ACTIONS TO TAKE:
#1 Translate this sentence from the GLUE mailing-list post into French: "As the info-provider cannot know when the next request will come, it cannot set an Entity.Validity value."
#2 In the GLUE mailing-list post, write out the passage from "I wanted to" to "periodically." word for word.

DOCUMENT:
○ ○ ○ ○ ○
[glue-wg] When is data stale?

Wed Mar 25 13:41:05 EDT 2015

Hi all,

I had a recent discussion with a site over the meaning of 
Entity.CreationTime and Entity.Validity.

I wanted to share my thoughts and see whether others have the same view 
and whether this might be worth documenting: either as part of an 
updated GLUE document or as some auxiliary document (a "GLUE Processing 
Model" perhaps).

The core question is this: how to know when published data is stale?

Prima facie, this is easy: simply add Entity.Validity to 
Entity.CreationTime.  If the resulting time is in the past then the 
object is stale.

It becomes slightly tricky when considering an object that passes though 
several caching agents, with each agent pulling updated information 
periodically.

[For those that don't know, this is how the EGEE information system 
currently works; there are three caching levels ("resource-level", 
"site-level", "top-level").  Each level has the same software, "BDII", 
with different configuration.]

First off, I assert that the current info-provider model (a script that 
provides the current up-to-date information) cannot publish 
Entity.Validity.  With a pull-update model, the info-provider cannot 
know when the next request will come.  (To illustrate this, consider two 
agents calling the info-provider with different schedules, or an 
info-provider that supplies information "on demand" whenever a user 
clicks on some web-page).  As the info-provider cannot know when the 
next request will come, it cannot set an Entity.Validity value.

However, the info-provider can publish an Entity.CreationTime.  Let's 
suppose it does.  Let's also suppose that the first agent (the 
resource-level BDII) queries every two minutes.  Ideally, the BDII will 
read the data and calculates what Entity.Validity is needed so that 
Entity.Validity+Entity.CreationTime is two minutes in the future.  It 
then records this Entity.Validity along with the original 
Entity.CreationTime.

If (somehow) this data is observed after the two minutes has elapsed, it 
is clear that the data is stale.

Note that it is also possible (i.e., logically self-consistent) for the 
BDII to reset the Entity.CreationTime to the current time.  I suggest 
this isn't done as knowing the original creation time could be quite useful.

The same procedure would happen for the higher levels: each one would 
calculate a (potentially new) Entity.Validity so that the object will 
not be valid after it anticipates fetching fresh data.  This calculated 
Entity.Validity would replace any that already exists in the supplied data.

Assuming you agree with this approach, there are some open questions:

1. should the agent (BDII) reset Entity.CreationTime (I'd say "no"),

2. should the agent (BDII) add an Entity.CreationTime if the source does 
not provide one?

3. what should the agent (BDII) do when faced with stale data?  Should 
it simply log a warning or should it reject the data?

Any thoughts?

Cheers,

Paul.
○ ○ ○ ○ ○
SOURCE DATA:
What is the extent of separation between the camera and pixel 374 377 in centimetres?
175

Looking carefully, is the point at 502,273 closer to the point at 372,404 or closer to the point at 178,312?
○ ○ ○ ○ ○
IN RESPONSE:
#1 Comme le fournisseur d'informations ne peut pas savoir quand viendra la prochaine requête, il ne peut pas définir de valeur Entity.Validity.

#2
I wanted to share my thoughts and see whether others have the same view 
and whether this might be worth documenting: either as part of an 
updated GLUE document or as some auxiliary document (a "GLUE Processing 
Model" perhaps).

The core question is this: how to know when published data is stale?

Prima facie, this is easy: simply add Entity.Validity to 
Entity.CreationTime.  If the resulting time is in the past then the 
object is stale.

It becomes slightly tricky when considering an object that passes though 
several caching agents, with each agent pulling updated information 
periodically.